TESTO DELL'ESERCIZIO >>
□ □ □
Sentenza del 16 novembre 2023  
 
II Corte di diritto pubblico  
 
Composizione 
Giudici federali Aubry Girardin, Presidente, 
Hartmann, Ryter, 
Cancelliere Savoldelli. 
 
Partecipanti al procedimento 
A.________, 
patrocinata dall'avv. Mattia Bartolo, 
ricorrente, 
 
contro 
 
Sezione della popolazione, 
Dipartimento delle istituzioni del Cantone Ticino, 
6500 Bellinzona, 
 
Consiglio di Stato del Cantone Ticino, 
Residenza governativa, 6500 Bellinzona. 
 
Oggetto 
Diniego del rinnovo del permesso per frontalieri UE/AELS, 
 
ricorso in materia di diritto pubblico contro la sentenza emanata il 2 ottobre 2023 dal Tribunale amministrativo del Cantone Ticino (52.2023.175). 
 
 
Fatti:  
 
A.  
A.________ è una cittadina italiana nata nel... e residente in provincia di Como. Dopo avere indicato di non essere mai stata condannata e di non avere procedimenti penali pendenti, il 25 giugno 2021 ha ottenuto un'autorizzazione per frontalieri UE/AELS, valida fino al 24 giugno 2022, per svolgere un'attività presso un bar di X.________. 
 
B.  
Con decisione del 30 agosto 2022, la Sezione della popolazione del Dipartimento delle istituzioni del Cantone Ticino ha respinto la domanda di rinnovo del permesso per frontalieri UE/AELS per motivi di ordine pubblico. Dopo averne acquisito il certificato del casellario giudiziale, l'autorità migratoria ha infatti constatato che il 28 novembre 2017 A.________ era stata condannata dal Tribunale di Padova (I) a una pena di due anni di reclusione e a una multa di euro 2'400 per detenzione e trasporto di sostanze stupefacenti commessi il 22 luglio 2017. 
Su ricorso, la liceità del diniego del rinnovo del permesso per frontalieri UE/AELS è stata confermata sia dal Consiglio di Stato (29 marzo 2023) che dal Tribunale amministrativo del Cantone Ticino, espressosi in merito con sentenza del 2 ottobre 2023.
□ □ □
DATI ESTRATTI >>
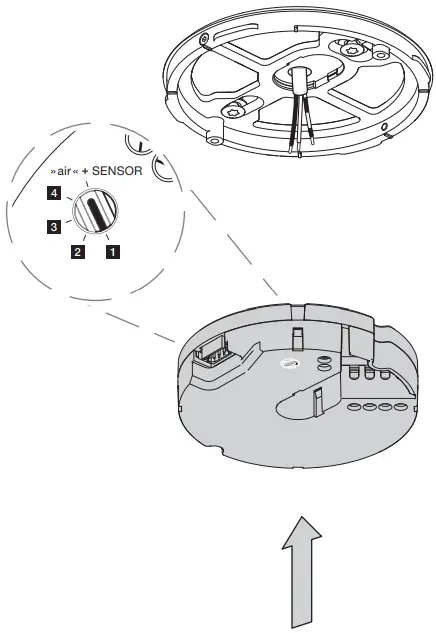 »air« + SENSOR
4
3
2
1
□ □ □
DA SVOLGERE >>
- A) Indichi se ciascuna delle seguenti affermazioni concorda con il testo sul permesso per frontalieri, rispondendo sì o no e citando alla lettera le parole decisive: (i) l'autorizzazione per frontalieri UE/AELS ottenuta il 25 giugno 2021 era valida fino al 24 giugno 2022; (ii) il Tribunale di Padova aveva inflitto una multa di euro 4'800; (iii) il Consiglio di Stato ha annullato il diniego del rinnovo del permesso.
- B) Trascriva fedelmente il passo del testo sul permesso per frontalieri che va da «Sentenza del 16» fino a «Cancelliere Savoldelli.».
- C) Prosegua il testo sul permesso per frontalieri a partire dalla sua ultima frase.
Le voci non hanno alcun legame con il testo sul permesso per frontalieri.

RISPOSTE FORNITE >>
- A)
(i) Sì: «valida fino al 24 giugno 2022».
(ii) No: «una multa di euro 2'400».
(iii) No: «la liceità del diniego del rinnovo del permesso per frontalieri UE/AELS è stata confermata sia dal Consiglio di Stato (29 marzo 2023)».

- B)
Sentenza del 16 novembre 2023  
 
II Corte di diritto pubblico  
 
Composizione 
Giudici federali Aubry Girardin, Presidente, 
Hartmann, Ryter, 
Cancelliere Savoldelli.

- C)
 
C.  
Con ricorso del 3 novembre 2023, A.________ ha impugnato questo giudizio davanti al Tribunale federale chiedendo: in via principale, l'annullamento delle decisioni prese in sede cantonale e il rinnovo del permesso per frontalieri UE/AELS; in via subordinata, l'annullamento delle decisioni prese in sede cantonale, la pronuncia di un ammonimento e il rinnovo del permesso per frontalieri UE/AELS. Domanda inoltre la concessione dell'effetto sospensivo al gravame. 
Con decreto presidenziale del 7 novembre 2023, l'effetto sospensivo è stato riconosciuto. Non è stato ordinato nessun ulteriore atto istruttorio. 
 
 
Diritto:  
 
1.  
 
1.1. L'impugnativa è diretta contro una pronuncia resa dal Tribunale amministrativo ticinese in un litigio che riguarda il diritto degli stranieri. Giusta l'art. 83 lett. c n. 2 LTF, il ricorso in materia di diritto pubblico è inammissibile contro le decisioni in materia di diritto degli stranieri concernenti permessi o autorizzazioni al cui ottenimento né il diritto federale né il diritto internazionale conferiscono un diritto.  
Siccome l'insorgente è di nazionalità italiana e può di principio richiamarsi all'accordo del 21 giugno 1999 sulla libera circolazione delle persone (ALC; RS 0.142.112.681), la causa sfugge però alla clausola d'eccezione (sentenza 2C_363/2023 del 3 agosto 2023 consid. 1.1).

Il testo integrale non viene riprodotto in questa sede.